Let me tell you something. SCOQIM and ACIP and the BH&CCF and the HPV vaccine makers and the drone program are not about transparency at all. They are about opacity; they are all about what they can do without us knowing about it. Whenever I think of transparency I remember what Bill Clinton said to journalists at the start of the Monica Lewinsky Scandal:
"You and the American people have a right to get answers. We are working very hard to comply and get all the requests for information up here, and we will give you as many answers as we can, as soon as we can, at the appropriate time, consistent with our obligation to also cooperate with the investigations.
"And that's not a dodge, that's really why I've – I've talked with our people. I want to do that. I'd like for you to have more rather than less, sooner rather than later. So we'll work through it as quickly as we can and get all those questions out there to you."
Uh, no. That was a dodge. (Lest you think I'm picking on Democrats, please note that Gov. Chris Christie has something called a Transparency Center, which his aides apparently overlooked when they slowed traffic into Manhattan out of transparent spite.) The people who run government and big business are dodgy by profession, by job description. I just wish they would quit claiming they weren't.
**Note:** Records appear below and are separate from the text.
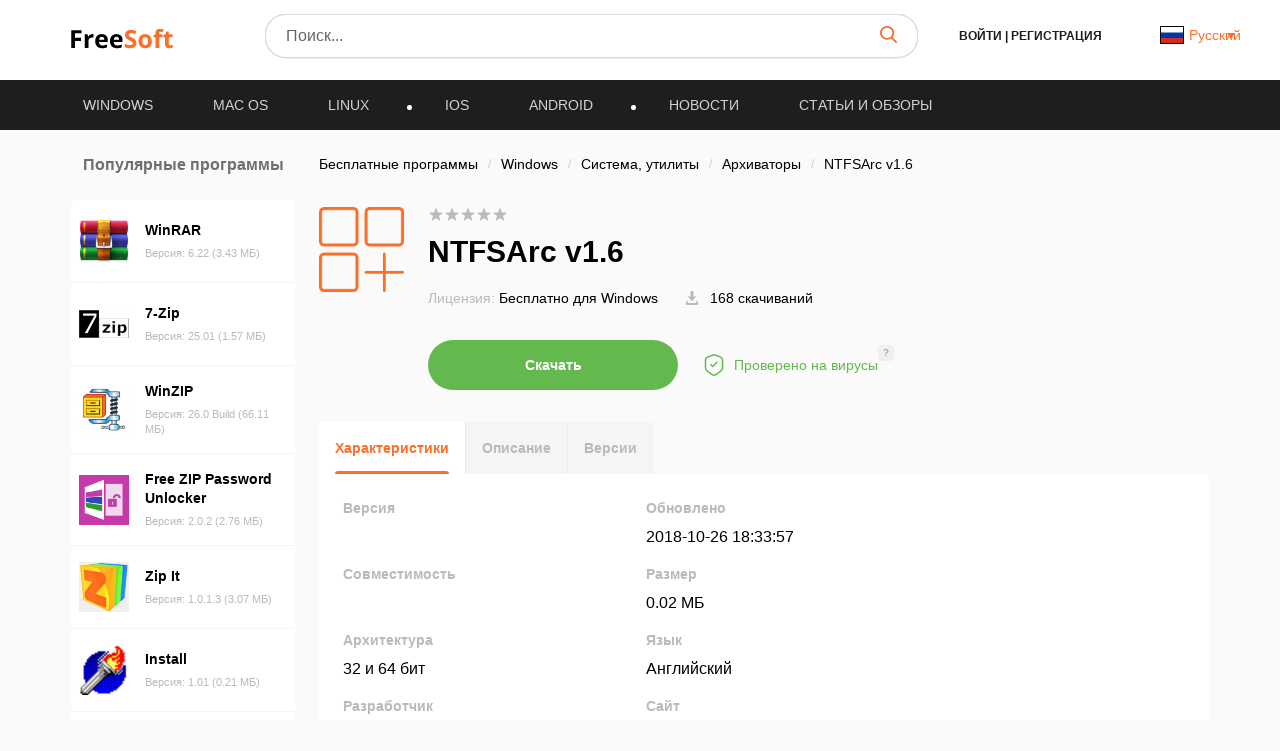

--- FILE ---
content_type: text/plain
request_url: https://www.google-analytics.com/j/collect?v=1&_v=j102&a=571979369&t=pageview&_s=1&dl=https%3A%2F%2Ffreesoft.ru%2Fwindows%2Fntfsarc_v16&ul=en-us%40posix&dt=NTFSArc%20v1.6%20%D1%81%D0%BA%D0%B0%D1%87%D0%B0%D1%82%D1%8C%20%D0%BD%D0%B0%20Windows%20%D0%B1%D0%B5%D1%81%D0%BF%D0%BB%D0%B0%D1%82%D0%BD%D0%BE&sr=1280x720&vp=1280x720&_u=YEBAAAABAAAAAC~&jid=307808028&gjid=158241394&cid=546636223.1768725287&tid=UA-24596926-1&_gid=908759722.1768725287&_r=1&_slc=1&gtm=45He61e1n81PFP37QVv837702670za200zd837702670&gcd=13l3l3l3l1l1&dma=0&tag_exp=103116026~103200004~104527906~104528501~104684208~104684211~105391252~115616986~115938466~115938468~116988315~117041587&z=1871853128
body_size: -448
content:
2,cG-3LFCPTXP0T

--- FILE ---
content_type: image/svg+xml
request_url: https://freesoft.ru/images/avatar.svg
body_size: 263
content:
<svg width="68" height="68" viewBox="0 0 68 68" fill="none" xmlns="http://www.w3.org/2000/svg">
    <rect width="68" height="68" rx="34" fill="#EEEEEE"/>
    <ellipse cx="34.5" cy="28" rx="5.27778" ry="5" fill="#BABABA"/>
    <path d="M25 41.9481C25 38.1108 28.2836 35 32.3341 35H36.6659C40.7164 35 44 38.1108 44 41.9481C44 42.634 43.7842 43.3113 43.2227 43.7443C42.0709 44.6328 39.4881 47 34.5 47C29.5119 47 26.9291 44.6328 25.7773 43.7443C25.2158 43.3113 25 42.634 25 41.9481Z" fill="#BABABA"/>
</svg>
In fact, if any one of them took sodium pentathol before their next press availability and were asked a tough question, their answer would be, "That's for us to know and you to find out."
In fact, a maddening lack of transparency is at the heart of the vaccine safety debacle. Transparency about vaccine court settlements, about autism-vaccine research, about drug company trials would have ended this tragedy before it really got going. Instead, behind closed doors the people who were supposedly looking out for the consumer and taxpayer conspired to hide the truth -- at Simpsonwood, in IOM deliberations, in VSD data that was "lost" and sold off to keep it private, in fudged numbers from the studies that Bill Thompson is now telling the truth about. I am sure I can find you quotes from every one of those groups about how transparent they try to be.
It is galling to hear the powers that be talk about how dedicated they are to getting the truth out there and letting the chips fall where they may. Sorry, I don't believe it. As an English major, I've been turning Obama's comment on 60 Minutes about vaccines (in response to the measly measles outbreak) over in my mind for the past few weeks: "There is every reason to get vaccinated -- there aren't reasons to not." There aren't reasons not to? This is the way people talk when they are not being transparent. There are reasons not to, the telling of which would require a transparency up with which the powers that be are not about to put. It gets all tangled, syntactically and otherwise, when you don't just tell the truth. To quote a famous parody of Time magazine, "Backwards ran sentences until reeled the mind. Where it will end, knows God!"
Dan Olmsted is Editor of Age of Autism.